2015年4月1日星期三

Some thoughts about learning/teaching math history

It may worth to specify to whom the math history is written. I assume the history is written to students no higher than secondary school, and it may be true that the younger the reader, the better the effect, i.e., the understanding of the math knowledge, some concepts, and of course, some stories.

However, it is also true that unlike stories of other findings, stories of math findings are usually boring and hidden under other findings. I received a gift from my grandpa in my 12th birthday. It is a book recording stories of most major math and scientific (mainly physics, chemistry, and biology) findings. I still remember the feelings when I read those math stories: boring. The first math story was about Pi. At that time I have learnt Pi in school, but why should I be excited when an ancient spent all his life finding some values of Pi? I mean, there are more vivid stories like Archimedes' principle of buoyancy, the stories of a number are something not as interesting as the others.

However, the story of using wheat to fill up a chess board is intersting (2^0, 2^1, 2^2, ... 2^64). It demonstrates how fast exponents grow as well as how stupid the king was. And so does the story of square root 2, in which a man was killed by being thrown into the ocean. Similar math stories are rare; but if there is one, it must be the story rather than the math finding itself that attracts my attention.

At this moment I carefully examine my feelings of reading this book.
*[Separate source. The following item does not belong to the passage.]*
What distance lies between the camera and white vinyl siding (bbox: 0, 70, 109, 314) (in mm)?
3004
I notice that I can clearly remember some math findings, but all of them are story-related. Here is the most important feeling I believe: math is everywhere in this book, but my feelings of math is only that it is powerful. I feel that it is the stories that touches me rather than the math. Right now I am trying to imagine the feelings if I encounter a chapter full of mathematical proofs. I would just skip the chapter in that age.

Then about the teaching the math history. No doubt this will help students understand math. In fact no matter what we teach, as long as they are willing to learn, they can always make improvements. I would suggest if we can combine the math history with some non-math components, like science findings and real applications, and less proofs and calculations. As long as we implement a feeling that math is powerful in students' heart, and even more, if we let them think the power of math outweighs the struggles of learning math, we succeed.